ОПИСАНИЕ ЗАДАНИЯ: Верните без изменений каждую строку ниже, в которой встречается слово «distant».

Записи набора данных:
-------
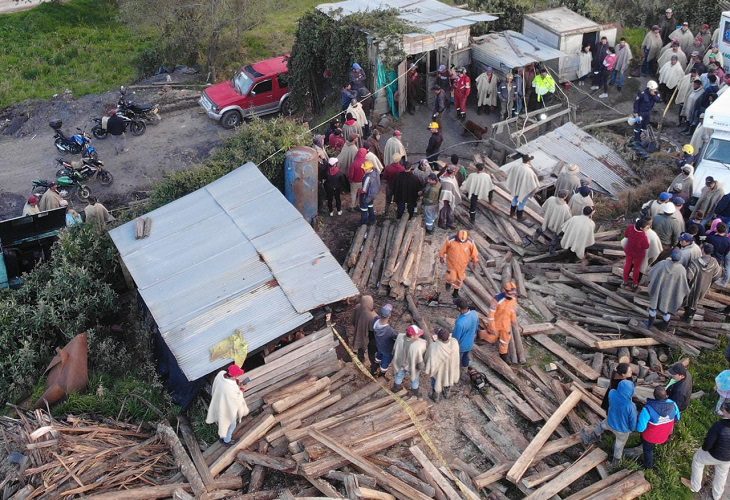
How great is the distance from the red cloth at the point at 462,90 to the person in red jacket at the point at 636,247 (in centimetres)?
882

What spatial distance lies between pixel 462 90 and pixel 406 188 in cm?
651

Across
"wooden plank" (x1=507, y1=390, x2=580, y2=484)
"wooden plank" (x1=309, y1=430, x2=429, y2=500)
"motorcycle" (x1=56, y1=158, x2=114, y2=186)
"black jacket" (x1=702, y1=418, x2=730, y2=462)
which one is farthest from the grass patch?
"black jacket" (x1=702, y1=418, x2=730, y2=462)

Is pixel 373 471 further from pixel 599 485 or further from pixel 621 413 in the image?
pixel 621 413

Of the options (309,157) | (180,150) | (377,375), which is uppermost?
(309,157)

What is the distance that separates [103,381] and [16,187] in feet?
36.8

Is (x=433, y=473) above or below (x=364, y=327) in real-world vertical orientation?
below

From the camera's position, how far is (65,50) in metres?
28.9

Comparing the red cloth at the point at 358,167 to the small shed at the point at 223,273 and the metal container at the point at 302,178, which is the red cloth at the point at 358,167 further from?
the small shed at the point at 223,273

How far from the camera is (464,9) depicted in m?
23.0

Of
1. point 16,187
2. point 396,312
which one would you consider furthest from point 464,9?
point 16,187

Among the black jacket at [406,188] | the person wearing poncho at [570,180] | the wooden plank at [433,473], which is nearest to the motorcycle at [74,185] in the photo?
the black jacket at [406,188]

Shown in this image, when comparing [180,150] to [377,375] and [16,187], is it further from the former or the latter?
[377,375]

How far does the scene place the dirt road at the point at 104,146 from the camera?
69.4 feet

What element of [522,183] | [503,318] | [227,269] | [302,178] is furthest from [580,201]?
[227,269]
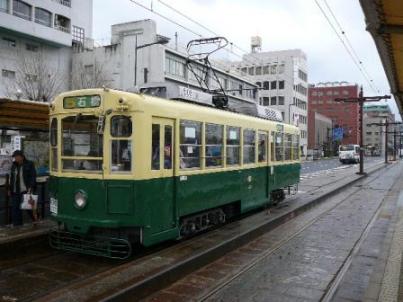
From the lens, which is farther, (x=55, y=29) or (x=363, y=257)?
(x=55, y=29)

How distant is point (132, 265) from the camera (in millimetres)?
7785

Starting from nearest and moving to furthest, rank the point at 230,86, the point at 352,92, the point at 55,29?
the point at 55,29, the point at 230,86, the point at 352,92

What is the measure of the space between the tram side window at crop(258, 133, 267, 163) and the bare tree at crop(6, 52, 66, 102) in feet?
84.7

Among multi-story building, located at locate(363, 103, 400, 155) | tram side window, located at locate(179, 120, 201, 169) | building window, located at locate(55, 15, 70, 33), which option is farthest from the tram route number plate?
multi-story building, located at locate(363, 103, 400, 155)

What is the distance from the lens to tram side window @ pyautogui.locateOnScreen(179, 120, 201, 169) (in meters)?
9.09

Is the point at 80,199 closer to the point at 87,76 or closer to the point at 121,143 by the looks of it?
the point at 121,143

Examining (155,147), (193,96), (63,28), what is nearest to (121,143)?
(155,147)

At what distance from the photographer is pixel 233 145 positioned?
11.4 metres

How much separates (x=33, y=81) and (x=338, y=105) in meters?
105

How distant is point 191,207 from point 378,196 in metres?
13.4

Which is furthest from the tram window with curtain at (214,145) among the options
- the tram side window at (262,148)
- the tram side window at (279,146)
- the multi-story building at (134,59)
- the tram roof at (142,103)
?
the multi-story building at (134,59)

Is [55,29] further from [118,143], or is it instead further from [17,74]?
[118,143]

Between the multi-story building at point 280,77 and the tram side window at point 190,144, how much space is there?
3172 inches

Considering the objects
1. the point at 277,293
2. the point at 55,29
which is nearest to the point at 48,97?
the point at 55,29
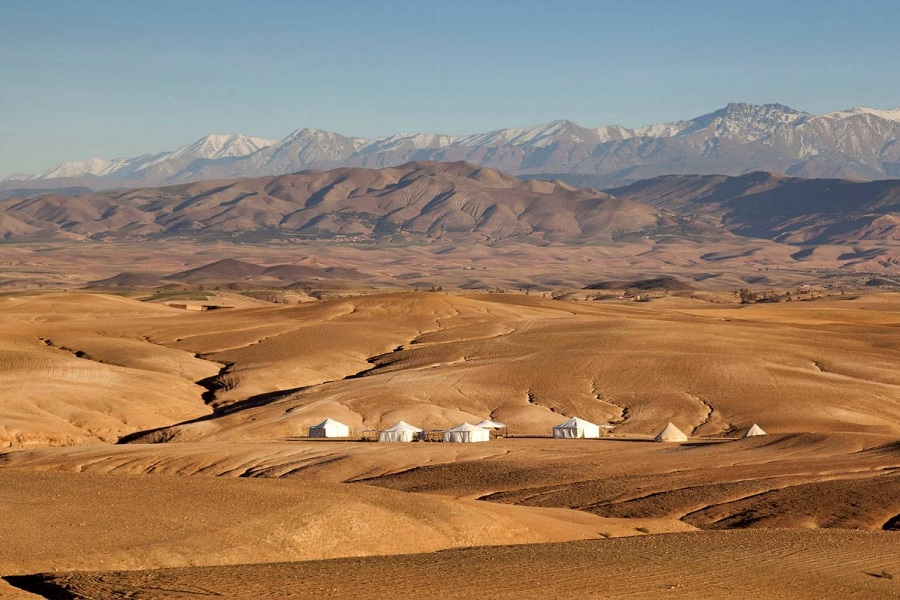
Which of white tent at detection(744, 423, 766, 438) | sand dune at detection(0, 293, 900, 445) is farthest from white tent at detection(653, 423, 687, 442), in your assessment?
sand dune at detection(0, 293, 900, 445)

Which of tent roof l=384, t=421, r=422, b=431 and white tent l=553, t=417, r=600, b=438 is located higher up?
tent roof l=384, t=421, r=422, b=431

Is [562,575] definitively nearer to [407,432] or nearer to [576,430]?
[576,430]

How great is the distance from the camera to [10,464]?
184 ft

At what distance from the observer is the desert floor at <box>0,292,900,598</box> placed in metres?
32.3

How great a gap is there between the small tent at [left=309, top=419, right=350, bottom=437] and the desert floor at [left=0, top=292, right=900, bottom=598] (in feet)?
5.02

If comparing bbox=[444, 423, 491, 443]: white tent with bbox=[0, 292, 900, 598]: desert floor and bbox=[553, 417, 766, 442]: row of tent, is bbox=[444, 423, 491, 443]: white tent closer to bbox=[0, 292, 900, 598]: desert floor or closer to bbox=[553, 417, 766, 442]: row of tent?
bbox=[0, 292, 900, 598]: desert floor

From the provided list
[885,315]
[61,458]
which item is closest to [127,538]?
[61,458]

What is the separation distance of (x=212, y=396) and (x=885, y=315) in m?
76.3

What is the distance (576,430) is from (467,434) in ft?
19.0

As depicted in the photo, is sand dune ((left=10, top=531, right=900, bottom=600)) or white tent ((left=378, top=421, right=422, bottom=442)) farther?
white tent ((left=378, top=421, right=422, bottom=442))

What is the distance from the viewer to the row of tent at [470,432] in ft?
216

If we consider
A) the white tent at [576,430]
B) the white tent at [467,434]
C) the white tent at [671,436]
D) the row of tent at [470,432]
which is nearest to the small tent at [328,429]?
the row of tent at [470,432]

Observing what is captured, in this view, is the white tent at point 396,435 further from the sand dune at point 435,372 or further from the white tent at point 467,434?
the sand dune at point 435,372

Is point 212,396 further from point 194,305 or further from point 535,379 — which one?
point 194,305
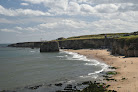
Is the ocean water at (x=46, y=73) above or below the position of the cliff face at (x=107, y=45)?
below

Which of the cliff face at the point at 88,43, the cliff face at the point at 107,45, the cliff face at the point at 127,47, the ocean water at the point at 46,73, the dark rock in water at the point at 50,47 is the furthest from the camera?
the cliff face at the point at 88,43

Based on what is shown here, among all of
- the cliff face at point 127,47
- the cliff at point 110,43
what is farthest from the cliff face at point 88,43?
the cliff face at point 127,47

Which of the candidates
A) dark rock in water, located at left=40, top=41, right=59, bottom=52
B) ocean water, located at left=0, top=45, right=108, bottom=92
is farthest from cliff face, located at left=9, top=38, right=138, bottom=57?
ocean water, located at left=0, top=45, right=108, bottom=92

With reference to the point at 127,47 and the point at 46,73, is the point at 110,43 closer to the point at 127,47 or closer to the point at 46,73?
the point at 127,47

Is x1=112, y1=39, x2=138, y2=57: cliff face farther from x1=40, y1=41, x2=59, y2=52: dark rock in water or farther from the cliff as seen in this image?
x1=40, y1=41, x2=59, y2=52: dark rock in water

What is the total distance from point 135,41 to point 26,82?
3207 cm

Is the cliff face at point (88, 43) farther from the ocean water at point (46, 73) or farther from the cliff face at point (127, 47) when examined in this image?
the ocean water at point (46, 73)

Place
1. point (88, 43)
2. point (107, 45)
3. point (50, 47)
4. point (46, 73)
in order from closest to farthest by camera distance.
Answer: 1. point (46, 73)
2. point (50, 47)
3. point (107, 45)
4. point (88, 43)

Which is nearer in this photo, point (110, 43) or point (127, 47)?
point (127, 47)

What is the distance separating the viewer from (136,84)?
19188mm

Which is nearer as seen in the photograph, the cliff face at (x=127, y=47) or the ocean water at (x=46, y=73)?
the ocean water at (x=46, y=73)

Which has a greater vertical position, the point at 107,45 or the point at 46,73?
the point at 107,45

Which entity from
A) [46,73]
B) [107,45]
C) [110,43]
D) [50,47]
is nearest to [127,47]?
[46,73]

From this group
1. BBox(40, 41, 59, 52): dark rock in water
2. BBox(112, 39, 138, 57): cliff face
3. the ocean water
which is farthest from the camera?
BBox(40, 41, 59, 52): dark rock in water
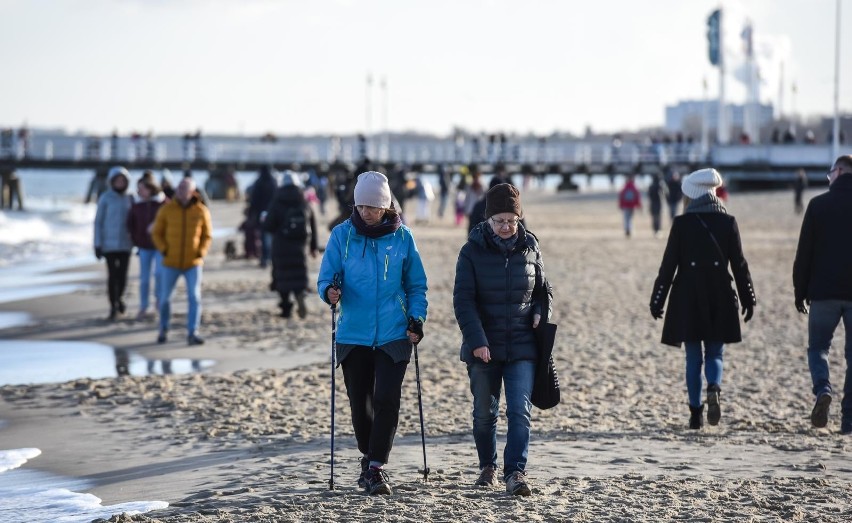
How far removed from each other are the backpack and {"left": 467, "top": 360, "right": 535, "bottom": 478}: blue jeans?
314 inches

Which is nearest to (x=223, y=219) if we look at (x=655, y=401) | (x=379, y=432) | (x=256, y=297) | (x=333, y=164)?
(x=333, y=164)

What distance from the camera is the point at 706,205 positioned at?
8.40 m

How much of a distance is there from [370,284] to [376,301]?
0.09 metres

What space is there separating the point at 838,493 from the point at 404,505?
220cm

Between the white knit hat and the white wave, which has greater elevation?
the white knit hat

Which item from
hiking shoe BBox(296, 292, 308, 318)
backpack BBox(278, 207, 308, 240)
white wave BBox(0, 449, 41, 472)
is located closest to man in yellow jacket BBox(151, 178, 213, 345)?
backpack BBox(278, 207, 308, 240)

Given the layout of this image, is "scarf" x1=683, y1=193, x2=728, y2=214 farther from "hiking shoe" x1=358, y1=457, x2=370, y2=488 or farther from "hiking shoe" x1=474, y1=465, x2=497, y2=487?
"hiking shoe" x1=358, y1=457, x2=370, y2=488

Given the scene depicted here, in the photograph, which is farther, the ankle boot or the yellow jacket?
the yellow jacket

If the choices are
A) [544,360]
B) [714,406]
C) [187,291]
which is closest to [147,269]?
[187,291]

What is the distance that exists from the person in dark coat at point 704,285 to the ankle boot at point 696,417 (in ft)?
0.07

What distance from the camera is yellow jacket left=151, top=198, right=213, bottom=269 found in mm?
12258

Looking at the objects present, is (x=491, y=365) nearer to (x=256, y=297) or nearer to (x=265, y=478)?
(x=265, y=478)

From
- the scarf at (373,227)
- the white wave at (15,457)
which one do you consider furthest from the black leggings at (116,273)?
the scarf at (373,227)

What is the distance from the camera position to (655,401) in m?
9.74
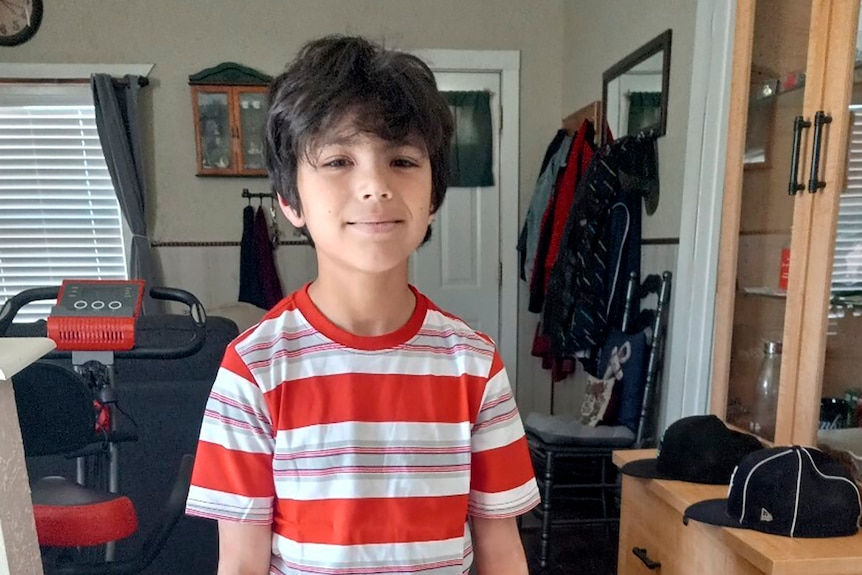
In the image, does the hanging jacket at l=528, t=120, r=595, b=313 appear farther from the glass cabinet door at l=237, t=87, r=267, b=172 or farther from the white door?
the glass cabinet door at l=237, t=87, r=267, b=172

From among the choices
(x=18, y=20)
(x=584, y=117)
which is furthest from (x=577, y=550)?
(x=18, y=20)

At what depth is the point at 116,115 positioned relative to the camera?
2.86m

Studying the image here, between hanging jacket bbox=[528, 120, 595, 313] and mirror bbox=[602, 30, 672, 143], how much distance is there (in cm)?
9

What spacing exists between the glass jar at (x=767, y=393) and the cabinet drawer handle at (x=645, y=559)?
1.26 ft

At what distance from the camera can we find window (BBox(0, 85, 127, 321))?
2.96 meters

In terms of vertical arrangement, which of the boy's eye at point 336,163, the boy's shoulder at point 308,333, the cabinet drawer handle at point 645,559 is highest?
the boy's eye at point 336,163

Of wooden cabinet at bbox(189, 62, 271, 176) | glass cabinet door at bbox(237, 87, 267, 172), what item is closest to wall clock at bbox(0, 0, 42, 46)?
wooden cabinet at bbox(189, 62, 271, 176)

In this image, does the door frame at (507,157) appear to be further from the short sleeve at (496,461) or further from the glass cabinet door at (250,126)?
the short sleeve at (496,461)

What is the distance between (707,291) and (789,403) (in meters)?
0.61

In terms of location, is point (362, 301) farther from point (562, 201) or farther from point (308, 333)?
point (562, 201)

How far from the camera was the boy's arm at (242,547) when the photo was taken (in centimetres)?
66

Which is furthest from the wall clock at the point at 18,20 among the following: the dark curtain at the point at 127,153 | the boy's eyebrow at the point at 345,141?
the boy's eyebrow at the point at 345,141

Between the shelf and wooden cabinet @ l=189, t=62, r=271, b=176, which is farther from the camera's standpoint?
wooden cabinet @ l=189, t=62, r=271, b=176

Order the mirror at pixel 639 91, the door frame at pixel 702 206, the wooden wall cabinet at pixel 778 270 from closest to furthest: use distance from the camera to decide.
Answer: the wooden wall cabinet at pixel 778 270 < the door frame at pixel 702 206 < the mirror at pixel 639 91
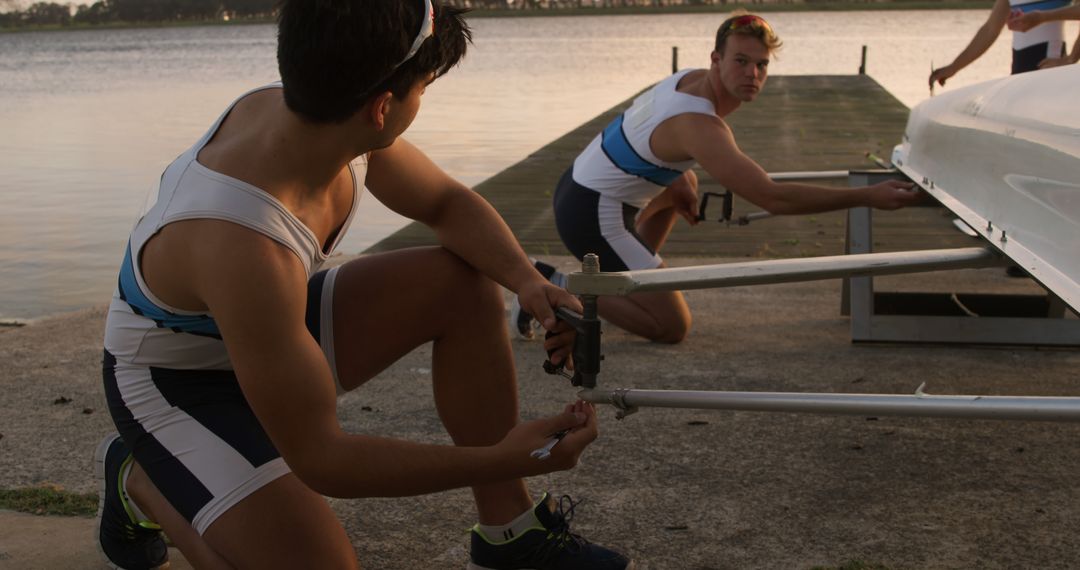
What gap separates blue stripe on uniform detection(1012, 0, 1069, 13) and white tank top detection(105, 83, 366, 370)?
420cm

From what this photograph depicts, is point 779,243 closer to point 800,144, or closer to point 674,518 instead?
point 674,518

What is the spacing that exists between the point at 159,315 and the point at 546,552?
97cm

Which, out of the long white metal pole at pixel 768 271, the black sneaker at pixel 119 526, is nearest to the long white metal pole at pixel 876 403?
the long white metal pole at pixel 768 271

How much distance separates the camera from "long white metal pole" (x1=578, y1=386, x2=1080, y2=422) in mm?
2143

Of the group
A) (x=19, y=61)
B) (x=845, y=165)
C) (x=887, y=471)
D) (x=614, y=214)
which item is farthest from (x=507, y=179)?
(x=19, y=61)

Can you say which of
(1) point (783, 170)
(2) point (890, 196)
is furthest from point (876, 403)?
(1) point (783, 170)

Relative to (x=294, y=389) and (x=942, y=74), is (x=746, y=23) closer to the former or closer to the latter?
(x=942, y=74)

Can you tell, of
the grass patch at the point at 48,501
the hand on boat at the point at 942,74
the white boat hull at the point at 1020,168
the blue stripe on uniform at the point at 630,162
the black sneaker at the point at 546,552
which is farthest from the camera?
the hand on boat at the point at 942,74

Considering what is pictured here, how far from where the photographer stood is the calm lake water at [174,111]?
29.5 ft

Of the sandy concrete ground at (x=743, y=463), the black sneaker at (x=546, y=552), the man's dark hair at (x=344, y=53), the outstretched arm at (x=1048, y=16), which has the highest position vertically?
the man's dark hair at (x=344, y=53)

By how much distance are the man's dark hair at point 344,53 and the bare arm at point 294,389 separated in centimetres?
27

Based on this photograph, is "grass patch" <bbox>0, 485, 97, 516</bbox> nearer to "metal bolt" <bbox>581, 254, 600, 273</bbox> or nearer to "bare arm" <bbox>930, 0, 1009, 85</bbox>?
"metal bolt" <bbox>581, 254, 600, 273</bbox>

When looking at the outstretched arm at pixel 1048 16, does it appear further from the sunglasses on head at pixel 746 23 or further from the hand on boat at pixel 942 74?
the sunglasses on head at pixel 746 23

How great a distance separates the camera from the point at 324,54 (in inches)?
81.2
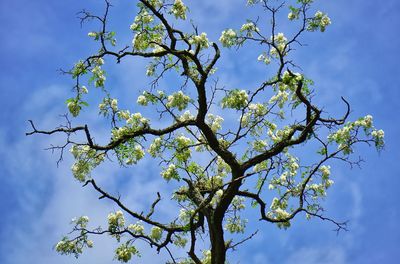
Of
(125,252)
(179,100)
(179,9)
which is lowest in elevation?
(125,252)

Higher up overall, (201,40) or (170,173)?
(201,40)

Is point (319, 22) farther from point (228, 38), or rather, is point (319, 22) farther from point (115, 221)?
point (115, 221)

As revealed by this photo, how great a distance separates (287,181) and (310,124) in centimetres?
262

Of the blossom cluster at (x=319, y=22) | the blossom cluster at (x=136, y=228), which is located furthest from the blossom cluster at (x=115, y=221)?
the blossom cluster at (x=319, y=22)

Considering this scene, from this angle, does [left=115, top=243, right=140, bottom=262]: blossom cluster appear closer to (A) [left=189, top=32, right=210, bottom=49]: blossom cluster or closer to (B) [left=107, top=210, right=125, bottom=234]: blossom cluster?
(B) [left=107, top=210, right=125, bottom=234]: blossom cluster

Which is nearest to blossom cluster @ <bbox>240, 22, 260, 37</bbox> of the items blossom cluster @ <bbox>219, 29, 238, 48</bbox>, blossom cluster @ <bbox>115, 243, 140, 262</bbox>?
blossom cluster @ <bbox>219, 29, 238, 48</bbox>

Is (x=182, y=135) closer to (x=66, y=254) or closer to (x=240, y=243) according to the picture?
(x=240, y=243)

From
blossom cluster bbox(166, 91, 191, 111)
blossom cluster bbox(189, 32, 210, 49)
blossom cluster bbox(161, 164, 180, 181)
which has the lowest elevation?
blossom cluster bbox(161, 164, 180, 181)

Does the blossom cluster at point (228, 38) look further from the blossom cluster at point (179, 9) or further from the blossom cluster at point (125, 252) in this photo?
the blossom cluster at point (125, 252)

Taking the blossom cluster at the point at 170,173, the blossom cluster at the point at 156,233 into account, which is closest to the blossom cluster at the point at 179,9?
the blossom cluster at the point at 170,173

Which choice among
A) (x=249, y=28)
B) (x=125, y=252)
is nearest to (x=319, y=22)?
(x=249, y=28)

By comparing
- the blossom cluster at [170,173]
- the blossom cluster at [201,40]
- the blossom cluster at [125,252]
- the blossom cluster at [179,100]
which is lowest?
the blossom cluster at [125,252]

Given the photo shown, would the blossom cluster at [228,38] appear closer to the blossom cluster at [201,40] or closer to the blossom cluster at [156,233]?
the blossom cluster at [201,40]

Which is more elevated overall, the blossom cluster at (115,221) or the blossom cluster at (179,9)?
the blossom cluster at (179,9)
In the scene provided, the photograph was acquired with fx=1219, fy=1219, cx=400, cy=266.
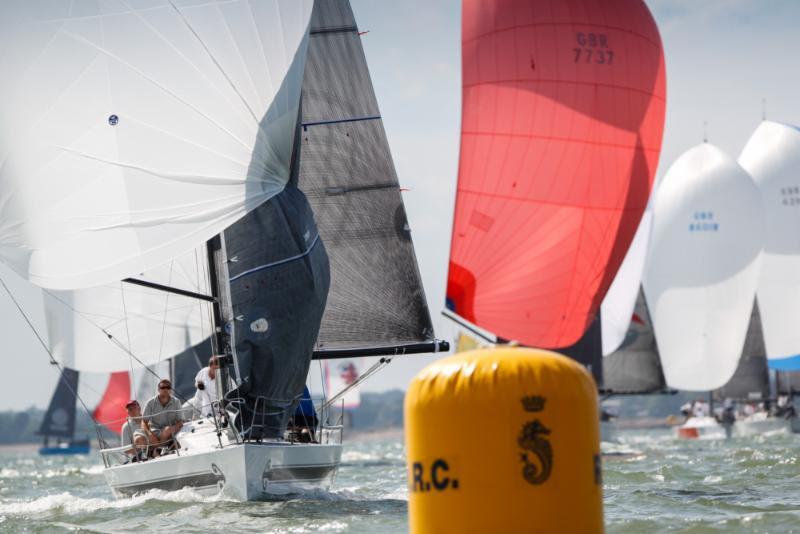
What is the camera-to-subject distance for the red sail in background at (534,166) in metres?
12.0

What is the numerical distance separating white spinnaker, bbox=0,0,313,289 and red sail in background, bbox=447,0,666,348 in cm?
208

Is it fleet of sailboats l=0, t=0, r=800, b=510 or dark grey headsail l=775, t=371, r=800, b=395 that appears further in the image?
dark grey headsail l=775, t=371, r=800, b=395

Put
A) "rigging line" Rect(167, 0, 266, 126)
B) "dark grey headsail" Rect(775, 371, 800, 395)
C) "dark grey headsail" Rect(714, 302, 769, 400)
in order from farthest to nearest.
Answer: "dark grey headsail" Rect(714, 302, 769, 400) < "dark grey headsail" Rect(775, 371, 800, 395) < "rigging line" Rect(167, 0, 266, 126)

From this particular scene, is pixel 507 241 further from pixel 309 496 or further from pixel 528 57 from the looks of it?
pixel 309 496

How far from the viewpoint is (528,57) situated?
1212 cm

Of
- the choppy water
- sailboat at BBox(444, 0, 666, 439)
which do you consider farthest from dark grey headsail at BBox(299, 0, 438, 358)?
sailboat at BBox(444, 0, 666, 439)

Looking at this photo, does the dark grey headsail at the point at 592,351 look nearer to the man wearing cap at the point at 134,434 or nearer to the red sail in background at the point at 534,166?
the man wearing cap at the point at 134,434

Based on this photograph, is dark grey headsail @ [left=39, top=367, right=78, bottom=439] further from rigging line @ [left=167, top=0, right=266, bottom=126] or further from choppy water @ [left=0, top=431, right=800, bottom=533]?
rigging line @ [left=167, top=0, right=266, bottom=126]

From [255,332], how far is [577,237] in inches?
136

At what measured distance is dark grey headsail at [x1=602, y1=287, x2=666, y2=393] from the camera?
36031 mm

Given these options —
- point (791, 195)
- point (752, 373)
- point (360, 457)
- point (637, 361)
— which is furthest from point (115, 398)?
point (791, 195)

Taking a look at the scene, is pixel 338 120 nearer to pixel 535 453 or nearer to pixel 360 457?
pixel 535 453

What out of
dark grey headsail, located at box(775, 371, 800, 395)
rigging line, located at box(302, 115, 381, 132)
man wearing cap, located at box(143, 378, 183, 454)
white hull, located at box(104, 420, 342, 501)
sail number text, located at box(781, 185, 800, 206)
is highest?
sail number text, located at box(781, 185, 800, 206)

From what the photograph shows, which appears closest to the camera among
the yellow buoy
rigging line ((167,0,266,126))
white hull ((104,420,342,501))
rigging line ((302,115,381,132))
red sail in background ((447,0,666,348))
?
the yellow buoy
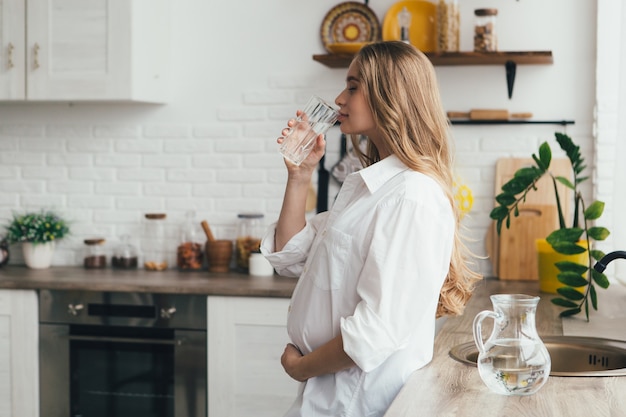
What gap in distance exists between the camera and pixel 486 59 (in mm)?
-------
ОТВЕТ НА ЗАДАНИЕ:
How distant is point (132, 265) from the camera (in millimetres)?
How distant is point 191,207 from point 378,196 in metres?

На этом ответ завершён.